Digital drivel
James Delingpole
Last weekend, along with a zillion and one other saps, I paid £10 to go and see a large number of giant silk-screen prints little different in quality to the ones we used to produce in my school art centre. On the wall next to them were various abstruse justifications as to why these pictures weren't rubbish. One such note referred to the 'intimation of an environment' in Warhol's Flowers which is apparently 'made overt' in later paintings. I turned to my father and said loudly: This is utter wank! This is what we're up against! This is the Enemy!' And nearby a man in a blue overcoat halfsmiled, whether in approval or derision I could not tell.
I was reminded of this when watching the launch of the new digital arts channel BBC 4. One of the programmes I was particularly looking forward to slagging was The Gist because I knew that, being an arts magazine involving Janet Street Porter, it was bound to be dreadful. And so it was Indeed, the first few minutes exceeded even my grisliest expectations. Here was Mike Leigh, speaking in praise of some obscure European art movie on at the ICA which had accidentally been shown in the wrong order and still made perfect sense. Here was the frostily cool presenter saying: 'In recent years the virtual synonymity of the idea of tactile conceptualism with the name Freda Cooper has become something of an idee disponible in any discussion of the contemporary art scene.'
Halfway through jotting this down, I belatedly realised that the whole programme was supposed to be a joke. And I shuddered at the thought of how embarrassing it would have been if I'd used its pseuderies as a stick to beat the contemporary art movement with, only to have dozens of frightful Nicholas Scrota types going 'Ha! Ha! We were sending ourselves up, you fool. You see, unlike you, we have a sense of humour.'
But they don't, and that's the big problem. That's why the programme remained so cripplingly, terminally unfunny throughout. Though it may have thought of itself as cutting-edge satire, it was really just an insider job whitewash — like one of Mr Blair's foot-and-mouth 'inquiries', say; or as if instead of getting TW3 to send up the early Sixties Establishment, the BBC had gone and invited Harold Macmillan and his Cabinet to do it instead.
You might infer that I think all modern art is rubbish, but I don't, not at all.

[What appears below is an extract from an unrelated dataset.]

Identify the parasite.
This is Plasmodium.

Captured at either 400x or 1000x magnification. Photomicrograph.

I'd really recommend the Martin Parr exhibition at the Barbican, for example, because his photographs are clever and brilliantly done and make you laugh out loud. What does have me reaching for my Luger, nay, my Flammenwerfer; is this ghastly critical Establishment which has arisen to explain it all for us. I'm thinking of the sort of Mickey Mouse academics, trendies, pseuds and curators you hear being taken seriously by Jeremy Paxman on Start The Week, being nodded sagely to by Richard Coles late at night on Radio Three, appearing at the Turner Prize, hanging out with members of Blur, etc. etc. etc. Must they die? I think they must. All of them.
In fact my Flammenweifer may not be enough. It might be that I need some Katyusha rockets, or possibly even one of those super-duper new inside-of-cave wipeout bombs the Americans have just started using in Afghanistan, for I have suddenly thought of more people who must die. And among them is anyone involved with BBC 4.

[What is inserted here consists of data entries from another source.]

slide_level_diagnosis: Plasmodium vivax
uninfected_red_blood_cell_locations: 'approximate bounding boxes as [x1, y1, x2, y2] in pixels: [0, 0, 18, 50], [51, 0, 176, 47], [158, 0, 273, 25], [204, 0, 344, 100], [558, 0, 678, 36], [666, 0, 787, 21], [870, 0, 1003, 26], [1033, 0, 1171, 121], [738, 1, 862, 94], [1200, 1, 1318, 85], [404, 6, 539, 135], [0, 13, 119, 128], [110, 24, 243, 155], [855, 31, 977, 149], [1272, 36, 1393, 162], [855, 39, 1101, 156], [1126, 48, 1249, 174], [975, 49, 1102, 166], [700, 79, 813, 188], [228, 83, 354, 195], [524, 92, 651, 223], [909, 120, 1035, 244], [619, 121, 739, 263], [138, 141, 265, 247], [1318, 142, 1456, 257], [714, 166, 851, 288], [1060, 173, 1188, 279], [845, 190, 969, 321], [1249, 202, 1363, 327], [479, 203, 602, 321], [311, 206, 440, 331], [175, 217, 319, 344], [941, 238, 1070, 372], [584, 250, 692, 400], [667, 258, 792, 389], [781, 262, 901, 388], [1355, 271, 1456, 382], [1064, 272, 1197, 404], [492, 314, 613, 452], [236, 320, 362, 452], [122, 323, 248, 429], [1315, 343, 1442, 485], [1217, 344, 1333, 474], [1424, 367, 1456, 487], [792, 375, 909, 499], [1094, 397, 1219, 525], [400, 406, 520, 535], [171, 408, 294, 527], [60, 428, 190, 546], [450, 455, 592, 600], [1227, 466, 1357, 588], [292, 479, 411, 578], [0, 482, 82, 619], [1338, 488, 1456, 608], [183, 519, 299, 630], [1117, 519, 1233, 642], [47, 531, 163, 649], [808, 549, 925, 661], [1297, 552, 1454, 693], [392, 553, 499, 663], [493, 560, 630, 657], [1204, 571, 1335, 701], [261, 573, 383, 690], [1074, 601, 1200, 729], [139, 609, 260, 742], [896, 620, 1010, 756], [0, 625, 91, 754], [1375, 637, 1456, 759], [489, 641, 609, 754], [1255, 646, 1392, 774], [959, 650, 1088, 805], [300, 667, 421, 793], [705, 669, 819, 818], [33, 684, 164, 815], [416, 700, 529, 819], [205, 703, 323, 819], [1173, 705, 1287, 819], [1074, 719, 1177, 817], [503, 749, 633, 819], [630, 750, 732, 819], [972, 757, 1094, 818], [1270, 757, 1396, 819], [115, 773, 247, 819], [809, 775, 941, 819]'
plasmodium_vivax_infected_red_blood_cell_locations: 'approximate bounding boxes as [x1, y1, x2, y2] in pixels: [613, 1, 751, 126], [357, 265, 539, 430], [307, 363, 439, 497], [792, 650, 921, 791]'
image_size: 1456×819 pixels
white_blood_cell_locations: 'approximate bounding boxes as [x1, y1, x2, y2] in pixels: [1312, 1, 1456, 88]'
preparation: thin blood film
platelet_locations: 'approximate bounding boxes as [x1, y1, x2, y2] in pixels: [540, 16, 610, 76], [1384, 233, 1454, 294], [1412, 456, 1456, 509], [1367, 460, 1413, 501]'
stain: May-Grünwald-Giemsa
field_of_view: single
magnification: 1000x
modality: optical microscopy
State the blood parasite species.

Let's put aside the fact that another of its launch programmes. Surrealissimo, was so student-amateur had I refuse to waste time dignifying it with cogent criticism: the problem with BBC 4 goes much deeper than that. It's not often I find myself agreeing with a government minister (like, never), but I do think Tessa Jewell was on to something when she expressed the hope that BBC 4 was not just going to be a dumping ground for programmes deemed too esoterically arty to be shown elsewhere. Which of course it sodding is.
Look: every time I hear the opening bars of qadok the Priest' I feel like I've taken Ecstasy; I think Bach and Mozart rule and I've a dangerous soft spot for Vaughan Williams and Elgar; the other week I went voluntarily to see a three-hour art movie about Eskimos at the ICA — and I enjoyed it; on my way back from the Cuyp exhibition, I popped into the Sainsbury Wing to remind myself of the wondrousness of paintings like the Wilton Diptych and Ucello's 'Battle of San Romano', and afterwards I felt so happy that we owned them that I almost cried. I like books; I even write them; and if you paid me enough I might go with you to the opera or the ballet too.
What I'm saying here is that, foulmouthed yoof culture victim though I occasionally am, I'm not a total philistine. But what I absolutely can't bear is this highfalutin thing called 'the Arts'. It makes me think of death by tedium at Arts Council press conferences; of self-righteous luvvies screaming for more public funding; of The Late Review at its most puke-makingly earnest. Which is why I think that if an arts programme is worth watching it should be on BBC 2 or Channel 4 — not in the digital cultural ghetto that is BBC 4.